Sur la façade d’un bâtiment conventuel d’Ambronay, dans l’Ain, deux danseurs proposent un spectacle d’un type nouveau qui bouleverse les repères des spectateurs.
Depuis une dizaine d’années, l’abbaye médiévale d’Ambronay, dans l’Ain, connue pour son festival de musiques anciennes et baroques, n’a pas d’égal pour découvrir et apprécier son patrimoine : tournées musicales avec spectacles vivants, créations théâtrales, visites « folles »… Sur ces Journées européennes du patrimoine 2023 les 16 et 17 septembre, c’est l’un des bâtiments qui accueille les visiteurs, l’imposante et majestueuse Tour des Archives, qu’on ne verra pas de la même manière. Sa façade principale devient le terrain de jeu de deux danseuses suspendues.

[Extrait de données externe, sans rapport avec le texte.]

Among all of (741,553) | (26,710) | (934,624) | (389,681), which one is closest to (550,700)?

Une vingtaine de mètres en toute verticalité
Vestige le plus reconnaissable de l’ancien château construit par les comtes de Savoie entre 1310 et 1312 pour faire face aux guerres delphino-savoyardes, la Tour des Archives perd donc un peu de son austérité le week-end. La pierre blanche caressée par le soleil accueille les silhouettes bleues mouvantes des danseuses – Séverine Bennevault Caton et Violaine Garros – qui, partant du haut de la tour, se déplacent, accrochées à des cordes ou des élastiques, sur une vingtaine de mètres en toute verticalité jusqu’à le glacis, partie inférieure évasée de l’édifice.

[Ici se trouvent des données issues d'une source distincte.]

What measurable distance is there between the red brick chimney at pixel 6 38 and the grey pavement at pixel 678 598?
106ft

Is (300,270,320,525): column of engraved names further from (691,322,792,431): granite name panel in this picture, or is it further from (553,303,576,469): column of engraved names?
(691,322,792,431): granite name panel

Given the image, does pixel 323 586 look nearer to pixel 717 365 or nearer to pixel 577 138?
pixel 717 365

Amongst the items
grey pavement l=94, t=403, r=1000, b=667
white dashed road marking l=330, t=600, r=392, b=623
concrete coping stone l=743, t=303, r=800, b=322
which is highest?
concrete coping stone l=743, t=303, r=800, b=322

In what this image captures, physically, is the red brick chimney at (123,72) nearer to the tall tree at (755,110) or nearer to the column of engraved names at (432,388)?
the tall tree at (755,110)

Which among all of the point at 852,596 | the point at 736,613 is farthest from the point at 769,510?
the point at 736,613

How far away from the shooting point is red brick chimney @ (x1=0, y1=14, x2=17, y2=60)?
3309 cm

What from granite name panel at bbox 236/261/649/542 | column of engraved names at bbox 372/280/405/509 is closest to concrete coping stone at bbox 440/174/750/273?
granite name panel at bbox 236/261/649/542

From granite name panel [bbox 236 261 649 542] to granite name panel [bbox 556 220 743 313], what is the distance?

Les deux corps, positionnés perpendiculairement à la façade, se lancent dans une danse coordonnée, ici un saut, là une pirouette, là encore un pas de géant qui semble ignorer la gravité. Ils se croisent, se rapprochent ou s’éloignent au gré des mouvements d’une tarentelle ou d’un air baroque italien joué au pied de la tour par l’ensemble Chiome d’oro de Pierre-Louis Rétat. L’instant magique laisse sans voix les amateurs de belles pierres et soudain spectateurs d’un spectacle hors du temps et hors sol.
Des monuments perturbés
« La danse suspendue bouleverse tous les repères du public », explique la chorégraphe Séverine Bennevault Caton, fondatrice de la compagnie A fleur d’airs, à l’origine du spectacle. Et voilà ce qui l’intéresse : « Cela fait ressentir au public des choses qu’il ne peut normalement pas ressentir. En réalité, comme beaucoup de chorégraphes, je cherche à enrichir la gamme émotionnelle des gens. » Et «la voltige, le saut, le rebond » y contribuer.

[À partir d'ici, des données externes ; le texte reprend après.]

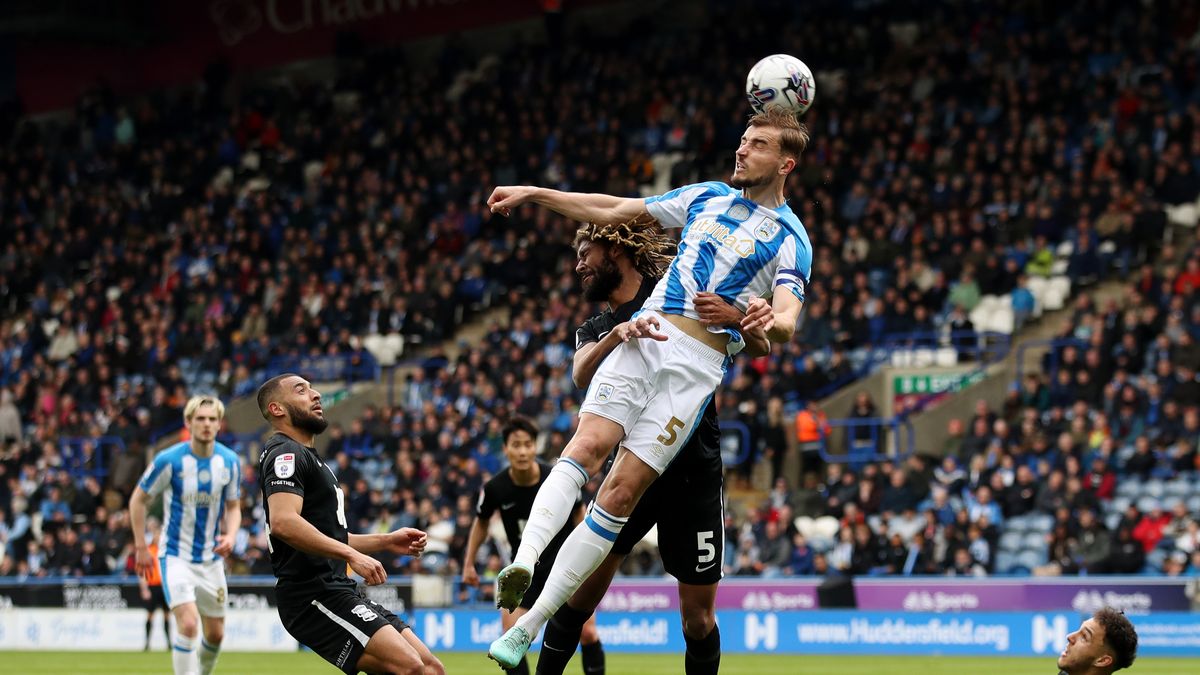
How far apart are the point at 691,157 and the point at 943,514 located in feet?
35.0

Mais si le spectateur a la sensation que les danseurs évoluent en apesanteur, c’est en réalité l’inverse qui se produit pour les artistes qui voient eux-mêmes leur environnement spatial perturbé. « Nous sommes complètement confrontés à la gravité et, en inclinant tout à 90°, nous sommes toujours dans une lutte musculaire pour donner l’illusion que nous marchons sur un mur comme lorsque nous marchons sur le sol ».
A la fois très technique et infiniment poétique, le spectacle n’est évidemment pas une improvisation. Formée au Conservatoire National Supérieur de Danse de Paris (CNSMDP) mais évoluant dans la danse suspendue depuis une quinzaine d’années, Séverine Bennevault Caton a appris à écrire ses performances rapidement, car le temps est souvent limité. « J’écris le spectacle à partir de la façade, parce qu’elle peut me donner des idées et des contraintes, et à partir de la musique qui inspire les mouvements et m’oblige à suivre une séquence technique de l’agrès par laquelle passer ».
A sa manière, le spectacle de danse entre ciel et terre aura fait parler les pierres autant que la musique pendant la période du festival, et enchanté un public littéralement chamboulé.